The World Food Programme is distributing food to thousands of people in Bangladesh who have fled violence in Myanmar, the UN agency said Wednesday.

A surge in violence in Myanmar's Rakhine state has seen an estimated 146,000 people stream across the border since August 25, including malnourished pregnant women, children and elderly people.
"So far WFP has provided more than 28,800 new arrivals with a three-day supply of high-energy biscuits, while 28,000 people have received a hot meal of khichuri, a kind of rice and lentil dish," the agency said.
It said it had set up communal kitchens alongside other aid agencies including Action Contre la Faim (Action Against Hunger), the Red Crescent Society and the International Federation of the Red Cross and Red Crescent Societies.

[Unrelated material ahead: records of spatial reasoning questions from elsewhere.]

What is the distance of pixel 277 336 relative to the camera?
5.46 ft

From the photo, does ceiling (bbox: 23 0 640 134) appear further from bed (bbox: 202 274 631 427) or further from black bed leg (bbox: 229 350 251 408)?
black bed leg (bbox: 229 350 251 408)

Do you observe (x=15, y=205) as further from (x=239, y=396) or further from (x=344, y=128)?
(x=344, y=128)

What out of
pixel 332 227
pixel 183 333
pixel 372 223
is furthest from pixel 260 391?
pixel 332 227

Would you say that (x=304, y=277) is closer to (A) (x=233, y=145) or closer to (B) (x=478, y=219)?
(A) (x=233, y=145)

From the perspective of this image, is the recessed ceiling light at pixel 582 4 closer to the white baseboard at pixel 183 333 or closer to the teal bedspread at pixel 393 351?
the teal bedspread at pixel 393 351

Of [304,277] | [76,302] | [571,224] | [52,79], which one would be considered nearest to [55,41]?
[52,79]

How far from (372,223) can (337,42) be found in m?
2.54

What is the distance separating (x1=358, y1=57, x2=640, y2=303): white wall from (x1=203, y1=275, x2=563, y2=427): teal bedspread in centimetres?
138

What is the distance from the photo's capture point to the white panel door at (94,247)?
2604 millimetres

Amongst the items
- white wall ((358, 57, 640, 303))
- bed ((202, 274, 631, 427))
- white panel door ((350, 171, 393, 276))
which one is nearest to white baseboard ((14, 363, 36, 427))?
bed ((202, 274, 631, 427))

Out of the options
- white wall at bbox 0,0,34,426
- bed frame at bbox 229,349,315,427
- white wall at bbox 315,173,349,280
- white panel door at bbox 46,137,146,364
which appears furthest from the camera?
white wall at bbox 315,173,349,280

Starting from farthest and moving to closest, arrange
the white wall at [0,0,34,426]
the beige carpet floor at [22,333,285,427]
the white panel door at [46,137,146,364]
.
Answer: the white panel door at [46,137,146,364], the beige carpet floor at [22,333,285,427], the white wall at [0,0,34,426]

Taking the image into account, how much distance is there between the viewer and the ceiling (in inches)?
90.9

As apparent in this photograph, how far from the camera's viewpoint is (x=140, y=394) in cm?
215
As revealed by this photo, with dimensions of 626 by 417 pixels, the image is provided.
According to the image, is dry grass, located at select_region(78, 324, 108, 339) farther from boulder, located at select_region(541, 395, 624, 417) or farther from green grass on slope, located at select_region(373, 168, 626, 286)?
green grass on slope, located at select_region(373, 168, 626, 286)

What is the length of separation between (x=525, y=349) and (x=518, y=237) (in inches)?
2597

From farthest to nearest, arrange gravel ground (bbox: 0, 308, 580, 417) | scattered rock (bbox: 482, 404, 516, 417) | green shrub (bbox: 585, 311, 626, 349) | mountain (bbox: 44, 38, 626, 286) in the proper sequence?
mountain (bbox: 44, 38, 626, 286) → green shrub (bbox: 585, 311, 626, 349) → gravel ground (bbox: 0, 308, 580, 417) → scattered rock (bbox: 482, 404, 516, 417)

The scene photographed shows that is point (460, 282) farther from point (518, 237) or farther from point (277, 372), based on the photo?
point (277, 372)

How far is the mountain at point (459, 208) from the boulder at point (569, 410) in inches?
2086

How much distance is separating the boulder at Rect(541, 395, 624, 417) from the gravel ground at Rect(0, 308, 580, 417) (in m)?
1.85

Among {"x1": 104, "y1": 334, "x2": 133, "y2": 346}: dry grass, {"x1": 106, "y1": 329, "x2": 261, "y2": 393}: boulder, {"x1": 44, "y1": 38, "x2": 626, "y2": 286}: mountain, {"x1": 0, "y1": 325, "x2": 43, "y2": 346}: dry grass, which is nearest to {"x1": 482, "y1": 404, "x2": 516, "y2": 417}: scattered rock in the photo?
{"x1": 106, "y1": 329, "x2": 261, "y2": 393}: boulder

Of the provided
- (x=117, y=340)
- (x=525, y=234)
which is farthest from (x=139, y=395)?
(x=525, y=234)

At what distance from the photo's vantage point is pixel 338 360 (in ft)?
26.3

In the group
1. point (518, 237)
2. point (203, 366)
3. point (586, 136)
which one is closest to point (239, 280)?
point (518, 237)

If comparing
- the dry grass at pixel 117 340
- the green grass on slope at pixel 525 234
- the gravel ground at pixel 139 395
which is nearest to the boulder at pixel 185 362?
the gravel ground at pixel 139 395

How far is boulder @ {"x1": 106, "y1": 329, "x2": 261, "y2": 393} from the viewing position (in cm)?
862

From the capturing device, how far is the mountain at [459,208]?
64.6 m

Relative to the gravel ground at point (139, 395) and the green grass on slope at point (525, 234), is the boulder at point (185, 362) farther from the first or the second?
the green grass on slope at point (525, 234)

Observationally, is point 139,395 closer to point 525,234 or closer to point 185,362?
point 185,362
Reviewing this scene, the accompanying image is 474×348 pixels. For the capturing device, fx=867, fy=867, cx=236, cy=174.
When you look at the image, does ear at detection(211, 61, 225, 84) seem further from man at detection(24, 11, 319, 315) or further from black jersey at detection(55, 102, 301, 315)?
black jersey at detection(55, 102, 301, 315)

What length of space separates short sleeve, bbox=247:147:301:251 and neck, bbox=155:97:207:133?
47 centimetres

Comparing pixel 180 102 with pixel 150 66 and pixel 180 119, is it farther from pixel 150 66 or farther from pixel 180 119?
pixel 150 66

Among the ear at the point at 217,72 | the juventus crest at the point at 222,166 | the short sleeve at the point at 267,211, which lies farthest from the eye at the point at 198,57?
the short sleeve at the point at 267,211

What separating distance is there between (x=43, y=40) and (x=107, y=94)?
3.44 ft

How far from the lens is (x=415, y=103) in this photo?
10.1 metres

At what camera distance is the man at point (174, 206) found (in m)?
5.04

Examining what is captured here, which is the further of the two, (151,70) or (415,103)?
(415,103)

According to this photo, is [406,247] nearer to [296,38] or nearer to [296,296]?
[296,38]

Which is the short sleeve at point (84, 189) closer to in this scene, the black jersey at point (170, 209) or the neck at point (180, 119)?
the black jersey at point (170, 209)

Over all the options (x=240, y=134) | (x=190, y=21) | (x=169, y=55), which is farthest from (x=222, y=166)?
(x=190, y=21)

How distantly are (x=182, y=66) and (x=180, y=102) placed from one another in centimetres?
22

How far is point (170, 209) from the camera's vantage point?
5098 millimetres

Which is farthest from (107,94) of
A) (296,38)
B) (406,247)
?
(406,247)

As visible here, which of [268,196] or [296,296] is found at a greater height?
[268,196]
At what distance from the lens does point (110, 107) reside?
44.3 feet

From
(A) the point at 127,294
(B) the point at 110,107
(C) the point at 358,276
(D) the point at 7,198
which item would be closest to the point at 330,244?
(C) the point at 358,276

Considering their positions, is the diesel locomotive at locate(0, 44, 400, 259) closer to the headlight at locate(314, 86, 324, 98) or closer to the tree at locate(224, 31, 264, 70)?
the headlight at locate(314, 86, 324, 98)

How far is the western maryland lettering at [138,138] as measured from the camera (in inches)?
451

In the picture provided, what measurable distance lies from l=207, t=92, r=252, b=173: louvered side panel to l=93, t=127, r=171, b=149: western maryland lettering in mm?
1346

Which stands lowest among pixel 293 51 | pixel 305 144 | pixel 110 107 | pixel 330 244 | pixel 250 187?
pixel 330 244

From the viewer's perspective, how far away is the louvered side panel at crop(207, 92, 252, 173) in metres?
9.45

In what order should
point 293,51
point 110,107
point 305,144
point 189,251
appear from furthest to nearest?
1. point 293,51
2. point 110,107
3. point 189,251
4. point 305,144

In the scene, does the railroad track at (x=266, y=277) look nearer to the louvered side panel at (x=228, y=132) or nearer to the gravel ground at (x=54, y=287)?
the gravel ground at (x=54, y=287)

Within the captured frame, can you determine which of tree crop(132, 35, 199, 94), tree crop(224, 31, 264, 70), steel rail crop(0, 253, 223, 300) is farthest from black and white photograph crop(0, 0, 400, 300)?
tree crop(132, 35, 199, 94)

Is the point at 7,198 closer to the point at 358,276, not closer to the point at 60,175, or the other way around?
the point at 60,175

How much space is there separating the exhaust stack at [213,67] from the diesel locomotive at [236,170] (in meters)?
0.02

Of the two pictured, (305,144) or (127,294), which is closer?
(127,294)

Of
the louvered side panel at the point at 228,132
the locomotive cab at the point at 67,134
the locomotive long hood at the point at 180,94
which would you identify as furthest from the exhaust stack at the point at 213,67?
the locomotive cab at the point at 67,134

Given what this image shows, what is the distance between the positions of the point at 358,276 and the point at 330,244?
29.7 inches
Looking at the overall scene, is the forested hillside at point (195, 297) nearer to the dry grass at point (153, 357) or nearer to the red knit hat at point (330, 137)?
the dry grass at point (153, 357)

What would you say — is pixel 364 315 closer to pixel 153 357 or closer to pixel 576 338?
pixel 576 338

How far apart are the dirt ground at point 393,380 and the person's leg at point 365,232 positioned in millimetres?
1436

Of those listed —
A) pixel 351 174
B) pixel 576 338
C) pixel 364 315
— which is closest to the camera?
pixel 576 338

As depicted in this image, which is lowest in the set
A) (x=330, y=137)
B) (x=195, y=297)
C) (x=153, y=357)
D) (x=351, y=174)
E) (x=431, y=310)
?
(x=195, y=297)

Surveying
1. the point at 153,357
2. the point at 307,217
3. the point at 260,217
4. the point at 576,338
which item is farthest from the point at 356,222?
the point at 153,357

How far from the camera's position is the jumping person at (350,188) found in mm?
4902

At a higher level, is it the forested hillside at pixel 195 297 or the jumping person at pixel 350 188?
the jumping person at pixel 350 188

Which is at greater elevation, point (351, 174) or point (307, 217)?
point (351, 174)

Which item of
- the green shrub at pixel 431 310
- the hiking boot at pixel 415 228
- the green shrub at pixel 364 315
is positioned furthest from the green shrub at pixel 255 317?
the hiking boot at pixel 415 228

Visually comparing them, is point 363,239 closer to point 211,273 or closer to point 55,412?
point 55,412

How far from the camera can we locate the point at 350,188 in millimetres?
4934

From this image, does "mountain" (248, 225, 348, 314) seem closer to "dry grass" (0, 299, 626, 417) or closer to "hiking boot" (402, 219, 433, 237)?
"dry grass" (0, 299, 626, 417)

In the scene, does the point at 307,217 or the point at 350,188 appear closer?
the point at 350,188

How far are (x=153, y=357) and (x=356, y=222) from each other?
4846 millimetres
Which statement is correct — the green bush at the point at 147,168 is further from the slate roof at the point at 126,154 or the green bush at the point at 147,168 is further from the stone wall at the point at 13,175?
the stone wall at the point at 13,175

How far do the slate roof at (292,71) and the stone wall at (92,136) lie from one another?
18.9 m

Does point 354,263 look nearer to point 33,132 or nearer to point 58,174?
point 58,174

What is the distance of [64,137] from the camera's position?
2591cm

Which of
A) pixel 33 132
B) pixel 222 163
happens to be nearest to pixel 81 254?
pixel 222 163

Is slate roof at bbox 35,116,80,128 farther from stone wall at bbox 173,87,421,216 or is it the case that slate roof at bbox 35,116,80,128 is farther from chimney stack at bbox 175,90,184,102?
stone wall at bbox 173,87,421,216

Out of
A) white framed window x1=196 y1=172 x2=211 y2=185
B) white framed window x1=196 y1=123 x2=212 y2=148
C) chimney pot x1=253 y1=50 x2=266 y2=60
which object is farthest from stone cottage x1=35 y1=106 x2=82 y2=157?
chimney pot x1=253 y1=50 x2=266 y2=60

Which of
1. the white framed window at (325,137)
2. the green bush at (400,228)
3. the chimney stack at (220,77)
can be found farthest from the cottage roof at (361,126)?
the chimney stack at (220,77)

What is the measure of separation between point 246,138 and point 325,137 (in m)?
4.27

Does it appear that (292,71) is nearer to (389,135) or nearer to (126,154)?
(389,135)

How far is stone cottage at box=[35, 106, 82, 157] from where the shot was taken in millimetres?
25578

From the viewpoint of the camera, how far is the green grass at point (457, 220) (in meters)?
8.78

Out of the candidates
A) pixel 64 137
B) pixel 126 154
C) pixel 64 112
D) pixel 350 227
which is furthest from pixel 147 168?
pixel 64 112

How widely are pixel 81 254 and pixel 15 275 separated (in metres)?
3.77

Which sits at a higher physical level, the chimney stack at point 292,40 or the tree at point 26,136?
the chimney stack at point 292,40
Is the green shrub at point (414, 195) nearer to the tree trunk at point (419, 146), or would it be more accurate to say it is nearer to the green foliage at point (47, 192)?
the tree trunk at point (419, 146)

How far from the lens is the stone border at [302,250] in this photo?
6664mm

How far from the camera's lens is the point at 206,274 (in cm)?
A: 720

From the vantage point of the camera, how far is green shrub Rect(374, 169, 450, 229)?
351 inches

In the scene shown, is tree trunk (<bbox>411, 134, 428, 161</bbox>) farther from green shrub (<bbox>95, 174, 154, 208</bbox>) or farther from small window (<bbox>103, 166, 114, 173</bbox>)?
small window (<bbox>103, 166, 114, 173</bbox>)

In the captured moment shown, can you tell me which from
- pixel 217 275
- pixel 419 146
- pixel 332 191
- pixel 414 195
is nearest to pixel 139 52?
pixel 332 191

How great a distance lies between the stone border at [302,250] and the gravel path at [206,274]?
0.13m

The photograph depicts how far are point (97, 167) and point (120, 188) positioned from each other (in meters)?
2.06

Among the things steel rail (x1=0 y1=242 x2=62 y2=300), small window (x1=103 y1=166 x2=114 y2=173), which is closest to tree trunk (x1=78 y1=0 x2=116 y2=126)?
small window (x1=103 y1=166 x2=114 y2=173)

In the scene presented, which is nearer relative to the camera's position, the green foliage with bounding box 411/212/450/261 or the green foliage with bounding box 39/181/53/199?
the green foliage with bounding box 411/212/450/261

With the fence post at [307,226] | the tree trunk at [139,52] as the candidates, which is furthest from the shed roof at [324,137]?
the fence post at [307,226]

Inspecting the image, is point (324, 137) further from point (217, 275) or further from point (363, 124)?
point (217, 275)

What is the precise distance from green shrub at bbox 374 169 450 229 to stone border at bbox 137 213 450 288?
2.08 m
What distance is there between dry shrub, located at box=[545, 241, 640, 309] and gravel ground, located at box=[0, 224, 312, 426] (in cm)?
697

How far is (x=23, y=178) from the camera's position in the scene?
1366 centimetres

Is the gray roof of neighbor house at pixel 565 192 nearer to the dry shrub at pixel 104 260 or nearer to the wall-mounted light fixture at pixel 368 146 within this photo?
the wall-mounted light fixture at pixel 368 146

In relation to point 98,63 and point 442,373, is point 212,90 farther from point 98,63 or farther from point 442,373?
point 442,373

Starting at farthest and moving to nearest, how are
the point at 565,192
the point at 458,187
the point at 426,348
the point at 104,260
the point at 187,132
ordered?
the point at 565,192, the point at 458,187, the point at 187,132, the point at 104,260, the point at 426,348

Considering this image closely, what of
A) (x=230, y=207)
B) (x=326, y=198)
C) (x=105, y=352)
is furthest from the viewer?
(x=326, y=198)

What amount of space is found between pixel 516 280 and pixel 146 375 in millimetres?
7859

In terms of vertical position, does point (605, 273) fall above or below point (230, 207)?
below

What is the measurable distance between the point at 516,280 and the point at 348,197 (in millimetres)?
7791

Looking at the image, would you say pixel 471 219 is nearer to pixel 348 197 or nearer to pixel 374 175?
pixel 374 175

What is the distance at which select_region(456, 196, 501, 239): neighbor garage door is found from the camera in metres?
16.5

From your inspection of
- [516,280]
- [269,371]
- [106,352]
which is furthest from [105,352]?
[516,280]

The agency appealed for $11.3 million (9.5 million euros) in donor funds to support new refugees along with those already in camps.
UNICEF has said 80 percent of the refugees coming into Bangladesh are women and children, placing a huge burden on the country's overstretched refugee camps.
Aid agencies have also had to end food distribution in northern Rakhine because of the fighting. UNICEF said it was currently unable to reach some 4,000 children in the Rakhine towns of Maungdaw and Buthidaung it was previously treating for malnutrition.
The Rohingya are denied citizenship in Myanmar, which regards them as illegal immigrants even though many have been there for many generations.
There were already some 400,000 Rohingya refugees in Bangladesh, most living in squalid camps near the border that aid agencies say are now overflowing.